The film takes the original story as its prologue; Dr. Pretorius (Ted Sorel) and his assistant Crawford Tillinghast (Jeffrey Combs) are experimenting with a strange device called ‘the resonator’, which expands their mind and allows perception of another dimension. Pretorius is found decapitated and an imprisoned Tillinghast raves of ghoulish beasties. Saving him from mooted electroshock therapy, hotshot psychiatrist Dr. Katherine McMichaels (Barbara Crampton) discovers that he has an enlarged pineal gland in his brain. She arranges for them to return to the house, along with a cop named Bubba (Ken Foree), to see if they can learn more about the resonator and Tillinghast’s outlandish account.
A fantastic Blu-ray transfer, From Beyond is a real joy to behold. At the behest of Gordon, director of photography Mac Ahlberg took inspiration from Lovecraft’s mention of ultra-violet light. Taking this to day-glow extremes, he creates a wonderfully garish environment – soaked in reds and purples – for the ghastly creature that appears via the resonator. Together with lashings of goo and the exceptional special effects make-up by Mark Shostrom, they create some fantastically lurid confrontations with the monstrously transformed Pretorius. This slightly extended cut also contains a little more gruesome for your buck including a grizzly demise for the director’s wife that had to be omitted from the theatrical release.

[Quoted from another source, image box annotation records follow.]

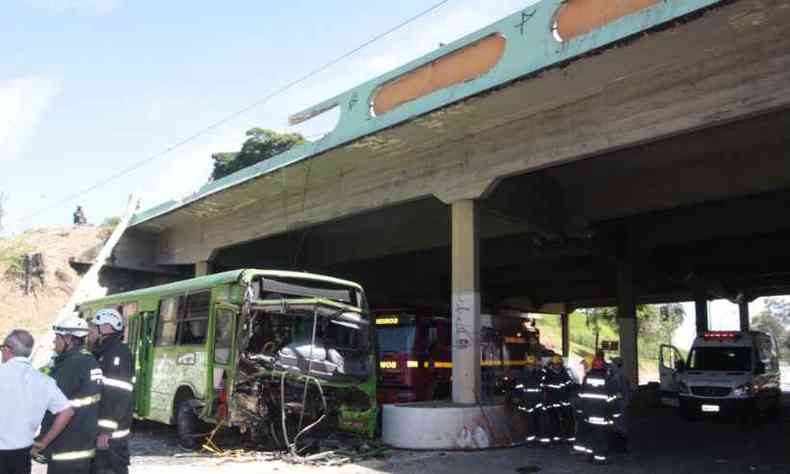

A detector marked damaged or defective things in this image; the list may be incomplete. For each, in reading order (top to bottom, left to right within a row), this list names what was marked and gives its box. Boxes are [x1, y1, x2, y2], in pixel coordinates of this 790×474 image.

damaged bus body [78, 270, 380, 448]
crashed bus front [229, 272, 380, 446]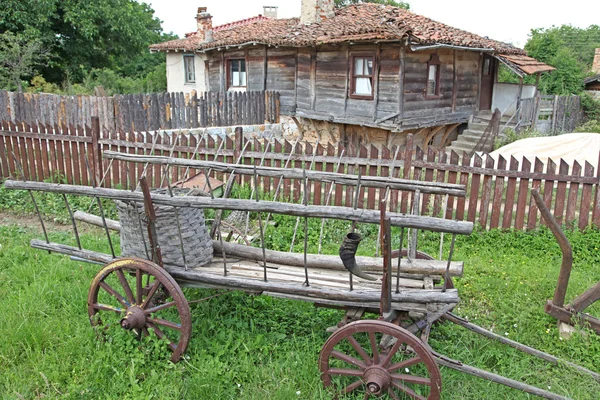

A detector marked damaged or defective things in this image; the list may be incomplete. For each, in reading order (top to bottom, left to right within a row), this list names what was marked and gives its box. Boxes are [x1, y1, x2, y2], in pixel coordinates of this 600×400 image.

rusty iron wheel [88, 258, 191, 364]
rusty iron wheel [318, 320, 440, 398]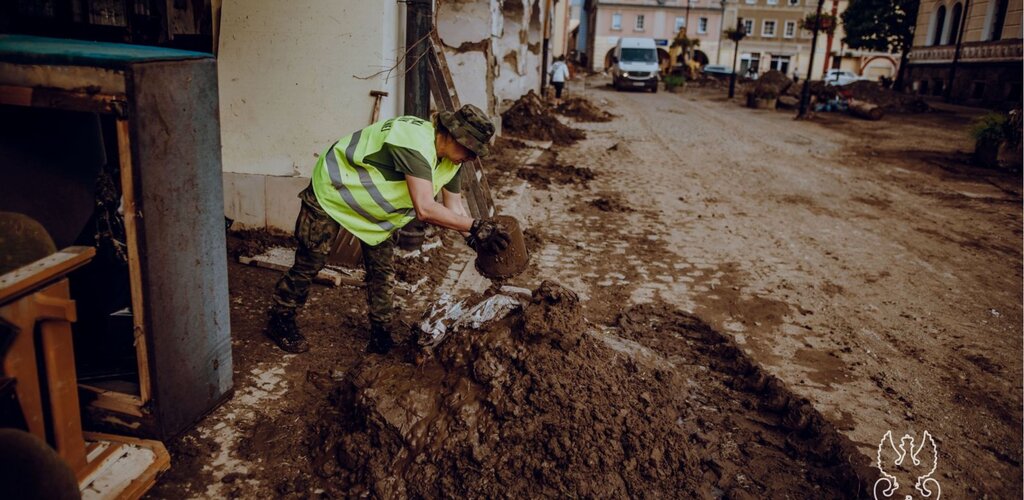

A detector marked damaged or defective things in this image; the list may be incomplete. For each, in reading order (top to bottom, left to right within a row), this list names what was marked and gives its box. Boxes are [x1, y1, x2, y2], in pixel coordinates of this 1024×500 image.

From Beyond delves deeply into themes of rebirth and transformation; both positive and stomach-churning depravity. This is built upon an all-pervasive sexual undertones; with enjoyably lewd symbolism at ever turn and the machine’s uncanny ability to expand the mind but also stimulate the more primal urges. The disc has several featurettes on different aspects of the production and an enjoyably nostalgic commentary from Gordon, Combs, Crampton and producer Brian Yuzna. Definitely one to add to the list for the uninitiated, and a fine release for those that are already fans.